[SET TASK]:
Return the data below verbatim, from its start through the line that contains "3.86 metres", both ends included. Leave the pictures out of your answer.

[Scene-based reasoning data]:
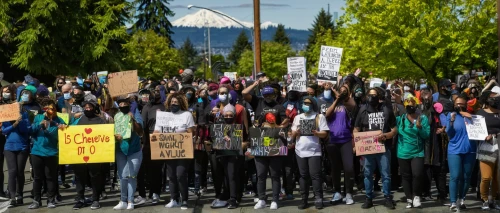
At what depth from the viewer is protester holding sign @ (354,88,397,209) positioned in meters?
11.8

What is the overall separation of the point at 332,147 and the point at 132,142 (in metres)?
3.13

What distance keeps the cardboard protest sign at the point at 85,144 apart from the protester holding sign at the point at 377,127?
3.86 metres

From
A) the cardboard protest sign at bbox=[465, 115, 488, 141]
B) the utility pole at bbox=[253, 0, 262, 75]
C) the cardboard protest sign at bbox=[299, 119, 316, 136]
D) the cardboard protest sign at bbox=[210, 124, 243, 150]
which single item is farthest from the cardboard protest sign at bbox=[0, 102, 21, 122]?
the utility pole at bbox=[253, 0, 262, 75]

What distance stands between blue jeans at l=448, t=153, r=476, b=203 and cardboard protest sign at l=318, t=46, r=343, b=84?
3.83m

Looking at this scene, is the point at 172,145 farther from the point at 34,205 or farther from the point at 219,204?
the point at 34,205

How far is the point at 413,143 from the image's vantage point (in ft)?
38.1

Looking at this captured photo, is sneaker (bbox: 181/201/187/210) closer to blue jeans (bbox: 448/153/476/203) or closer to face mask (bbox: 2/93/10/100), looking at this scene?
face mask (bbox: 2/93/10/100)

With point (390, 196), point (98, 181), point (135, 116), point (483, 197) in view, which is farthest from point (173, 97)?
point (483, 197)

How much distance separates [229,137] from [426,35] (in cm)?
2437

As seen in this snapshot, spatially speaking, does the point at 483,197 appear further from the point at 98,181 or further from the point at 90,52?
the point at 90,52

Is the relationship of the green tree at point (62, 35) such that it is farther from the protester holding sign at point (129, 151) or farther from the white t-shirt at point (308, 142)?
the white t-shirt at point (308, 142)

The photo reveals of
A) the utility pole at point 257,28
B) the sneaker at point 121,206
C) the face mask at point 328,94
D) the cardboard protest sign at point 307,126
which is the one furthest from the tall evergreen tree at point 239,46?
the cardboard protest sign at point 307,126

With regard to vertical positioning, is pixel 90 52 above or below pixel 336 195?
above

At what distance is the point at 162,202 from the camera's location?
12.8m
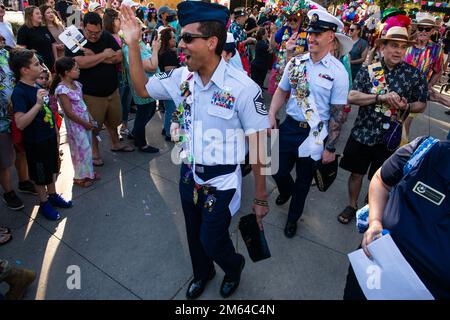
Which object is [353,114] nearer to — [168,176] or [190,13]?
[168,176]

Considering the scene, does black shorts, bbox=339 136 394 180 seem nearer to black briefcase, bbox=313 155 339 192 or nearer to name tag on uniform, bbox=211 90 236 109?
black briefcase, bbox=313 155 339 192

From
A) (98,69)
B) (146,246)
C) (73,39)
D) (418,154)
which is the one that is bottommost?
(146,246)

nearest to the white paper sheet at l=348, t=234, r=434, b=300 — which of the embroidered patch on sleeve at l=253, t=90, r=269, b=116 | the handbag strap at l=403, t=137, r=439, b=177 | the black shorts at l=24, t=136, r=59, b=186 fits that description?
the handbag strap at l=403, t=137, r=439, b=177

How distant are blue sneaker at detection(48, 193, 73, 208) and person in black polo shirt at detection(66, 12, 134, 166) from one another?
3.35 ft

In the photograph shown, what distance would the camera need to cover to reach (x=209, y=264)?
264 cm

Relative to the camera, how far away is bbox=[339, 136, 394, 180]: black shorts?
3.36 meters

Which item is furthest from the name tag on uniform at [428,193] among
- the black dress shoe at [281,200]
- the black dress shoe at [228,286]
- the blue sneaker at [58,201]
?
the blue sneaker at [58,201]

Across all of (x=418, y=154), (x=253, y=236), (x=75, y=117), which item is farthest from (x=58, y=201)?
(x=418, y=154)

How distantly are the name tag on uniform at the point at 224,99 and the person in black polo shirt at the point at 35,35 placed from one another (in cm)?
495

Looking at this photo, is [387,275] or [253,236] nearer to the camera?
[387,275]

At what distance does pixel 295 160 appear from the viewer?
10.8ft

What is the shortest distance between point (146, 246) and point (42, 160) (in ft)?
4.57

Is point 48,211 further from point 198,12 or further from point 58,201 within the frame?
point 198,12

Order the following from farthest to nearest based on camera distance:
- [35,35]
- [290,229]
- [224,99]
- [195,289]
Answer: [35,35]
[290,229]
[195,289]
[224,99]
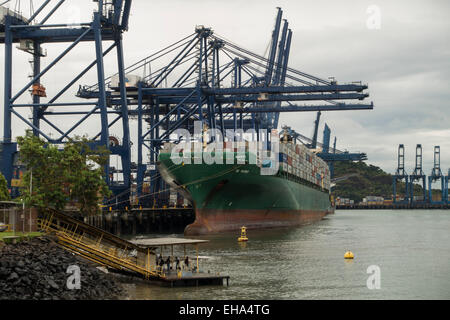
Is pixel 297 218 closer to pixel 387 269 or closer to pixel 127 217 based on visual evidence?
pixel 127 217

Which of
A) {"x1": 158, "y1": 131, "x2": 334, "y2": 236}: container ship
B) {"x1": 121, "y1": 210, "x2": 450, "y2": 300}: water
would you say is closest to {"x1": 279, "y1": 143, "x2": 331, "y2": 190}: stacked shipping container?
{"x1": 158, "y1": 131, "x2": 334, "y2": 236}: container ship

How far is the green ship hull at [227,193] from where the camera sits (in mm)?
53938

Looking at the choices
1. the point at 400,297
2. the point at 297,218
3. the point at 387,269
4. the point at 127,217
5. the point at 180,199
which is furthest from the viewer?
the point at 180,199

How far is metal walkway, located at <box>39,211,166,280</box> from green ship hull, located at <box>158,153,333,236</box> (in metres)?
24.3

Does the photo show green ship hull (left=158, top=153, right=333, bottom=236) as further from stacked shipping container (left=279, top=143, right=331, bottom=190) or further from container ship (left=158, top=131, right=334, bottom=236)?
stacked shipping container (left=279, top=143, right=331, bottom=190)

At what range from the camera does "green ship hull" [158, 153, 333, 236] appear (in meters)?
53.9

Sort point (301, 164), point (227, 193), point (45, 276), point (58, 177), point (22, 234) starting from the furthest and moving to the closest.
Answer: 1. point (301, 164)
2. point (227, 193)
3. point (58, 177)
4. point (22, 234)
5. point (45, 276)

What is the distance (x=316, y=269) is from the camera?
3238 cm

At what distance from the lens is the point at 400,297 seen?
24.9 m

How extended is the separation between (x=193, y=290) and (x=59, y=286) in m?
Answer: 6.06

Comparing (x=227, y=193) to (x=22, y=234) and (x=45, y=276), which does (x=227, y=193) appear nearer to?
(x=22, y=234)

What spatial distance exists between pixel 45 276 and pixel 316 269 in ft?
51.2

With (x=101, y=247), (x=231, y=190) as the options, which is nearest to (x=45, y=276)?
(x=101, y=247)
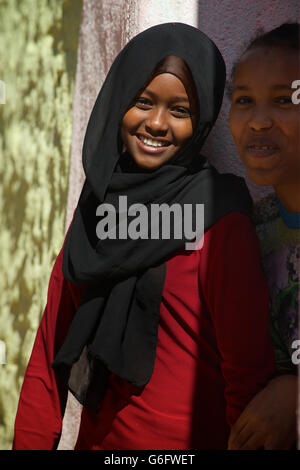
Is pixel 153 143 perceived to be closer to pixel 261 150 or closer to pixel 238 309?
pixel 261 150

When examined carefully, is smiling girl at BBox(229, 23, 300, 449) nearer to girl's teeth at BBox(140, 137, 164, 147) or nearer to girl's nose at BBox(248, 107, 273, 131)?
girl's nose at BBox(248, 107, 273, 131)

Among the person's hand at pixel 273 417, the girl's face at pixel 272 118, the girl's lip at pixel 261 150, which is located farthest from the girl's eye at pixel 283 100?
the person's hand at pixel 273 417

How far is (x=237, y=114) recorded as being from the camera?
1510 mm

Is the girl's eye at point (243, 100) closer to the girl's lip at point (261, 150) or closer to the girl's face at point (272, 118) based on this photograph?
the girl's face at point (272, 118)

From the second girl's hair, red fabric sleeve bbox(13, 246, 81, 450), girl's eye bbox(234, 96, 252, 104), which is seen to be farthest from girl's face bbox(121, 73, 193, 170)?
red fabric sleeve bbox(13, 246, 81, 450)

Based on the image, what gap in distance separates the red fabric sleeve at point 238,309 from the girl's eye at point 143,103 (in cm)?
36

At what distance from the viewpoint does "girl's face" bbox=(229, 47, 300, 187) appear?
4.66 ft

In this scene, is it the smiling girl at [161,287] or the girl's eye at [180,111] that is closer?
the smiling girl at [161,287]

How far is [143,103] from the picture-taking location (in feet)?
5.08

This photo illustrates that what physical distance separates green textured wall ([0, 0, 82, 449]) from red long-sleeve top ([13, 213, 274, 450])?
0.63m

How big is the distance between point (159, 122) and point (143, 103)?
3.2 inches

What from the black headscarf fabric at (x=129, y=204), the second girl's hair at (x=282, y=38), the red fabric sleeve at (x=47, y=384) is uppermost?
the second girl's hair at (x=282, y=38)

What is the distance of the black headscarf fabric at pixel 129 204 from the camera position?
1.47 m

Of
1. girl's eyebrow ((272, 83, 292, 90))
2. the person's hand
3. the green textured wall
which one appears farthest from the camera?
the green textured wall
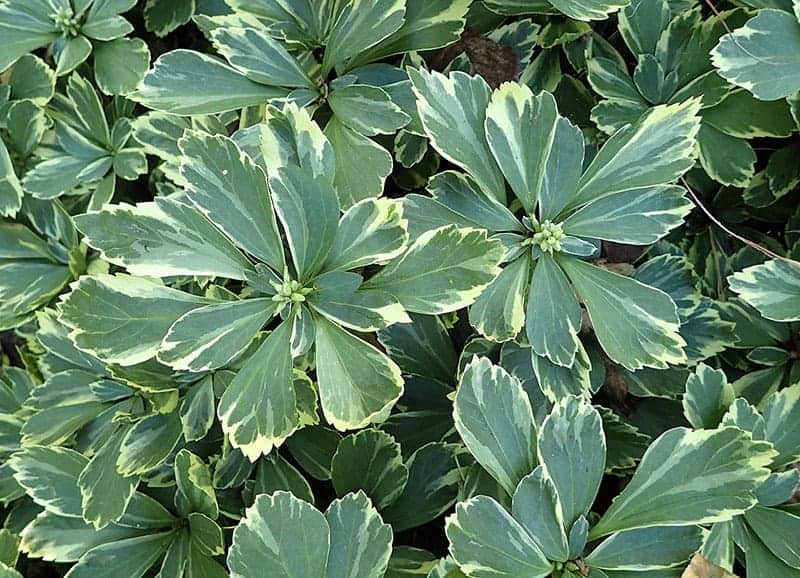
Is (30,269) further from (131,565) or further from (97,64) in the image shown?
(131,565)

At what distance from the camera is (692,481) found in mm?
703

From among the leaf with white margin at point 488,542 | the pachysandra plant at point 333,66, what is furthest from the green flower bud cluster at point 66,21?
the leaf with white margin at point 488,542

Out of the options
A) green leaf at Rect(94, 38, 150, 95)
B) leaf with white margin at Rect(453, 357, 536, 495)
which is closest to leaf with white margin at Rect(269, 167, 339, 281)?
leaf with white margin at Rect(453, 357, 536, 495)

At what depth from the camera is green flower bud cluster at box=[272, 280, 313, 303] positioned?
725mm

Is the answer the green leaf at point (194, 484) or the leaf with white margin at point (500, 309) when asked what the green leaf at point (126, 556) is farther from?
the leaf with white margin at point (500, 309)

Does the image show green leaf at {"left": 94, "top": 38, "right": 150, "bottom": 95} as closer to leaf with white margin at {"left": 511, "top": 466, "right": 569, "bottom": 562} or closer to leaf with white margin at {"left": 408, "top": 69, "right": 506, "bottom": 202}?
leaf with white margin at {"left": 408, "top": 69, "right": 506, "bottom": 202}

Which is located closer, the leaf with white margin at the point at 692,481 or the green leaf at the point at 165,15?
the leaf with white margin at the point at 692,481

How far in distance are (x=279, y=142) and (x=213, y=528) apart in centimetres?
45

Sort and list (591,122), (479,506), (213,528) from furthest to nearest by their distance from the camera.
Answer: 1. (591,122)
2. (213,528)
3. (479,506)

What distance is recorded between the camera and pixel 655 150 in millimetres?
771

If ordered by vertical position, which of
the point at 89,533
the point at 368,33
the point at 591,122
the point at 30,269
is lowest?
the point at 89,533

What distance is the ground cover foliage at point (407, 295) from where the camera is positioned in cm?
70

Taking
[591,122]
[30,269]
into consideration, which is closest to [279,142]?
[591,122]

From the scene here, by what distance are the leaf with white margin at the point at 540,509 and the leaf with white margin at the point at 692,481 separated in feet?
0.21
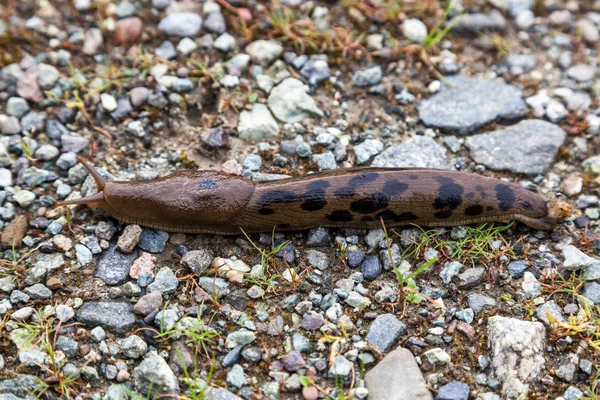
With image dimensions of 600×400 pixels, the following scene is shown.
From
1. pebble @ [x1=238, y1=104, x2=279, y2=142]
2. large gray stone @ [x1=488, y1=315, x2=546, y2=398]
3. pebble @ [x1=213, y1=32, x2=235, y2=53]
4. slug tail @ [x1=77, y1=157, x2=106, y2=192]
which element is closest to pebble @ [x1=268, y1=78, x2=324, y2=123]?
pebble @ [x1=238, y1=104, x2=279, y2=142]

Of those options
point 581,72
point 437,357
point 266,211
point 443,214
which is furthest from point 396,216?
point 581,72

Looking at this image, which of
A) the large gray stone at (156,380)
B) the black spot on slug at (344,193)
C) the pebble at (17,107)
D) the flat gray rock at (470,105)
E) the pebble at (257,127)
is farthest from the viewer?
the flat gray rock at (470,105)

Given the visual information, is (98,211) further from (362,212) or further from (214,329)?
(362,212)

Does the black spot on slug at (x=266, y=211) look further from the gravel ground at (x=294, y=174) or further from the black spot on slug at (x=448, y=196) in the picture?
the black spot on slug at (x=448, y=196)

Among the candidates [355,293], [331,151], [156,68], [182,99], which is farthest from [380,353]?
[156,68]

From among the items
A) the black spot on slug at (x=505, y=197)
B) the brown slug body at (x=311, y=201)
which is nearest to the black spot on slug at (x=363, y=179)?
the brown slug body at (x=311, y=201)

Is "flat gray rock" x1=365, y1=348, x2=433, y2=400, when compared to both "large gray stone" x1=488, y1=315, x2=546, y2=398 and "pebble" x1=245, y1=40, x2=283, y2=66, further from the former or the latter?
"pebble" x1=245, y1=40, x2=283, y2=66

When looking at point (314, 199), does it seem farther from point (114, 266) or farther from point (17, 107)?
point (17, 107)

[COMPLETED TASK]:
At what depth from the viewer is protester holding sign @ (354,88,397,209) positioned in meters?
11.8

What is the overall separation of the point at 332,147 and the point at 132,142 (in metres)?
3.13

What distance keeps the cardboard protest sign at the point at 85,144 apart from the protester holding sign at the point at 377,127?
3.86 metres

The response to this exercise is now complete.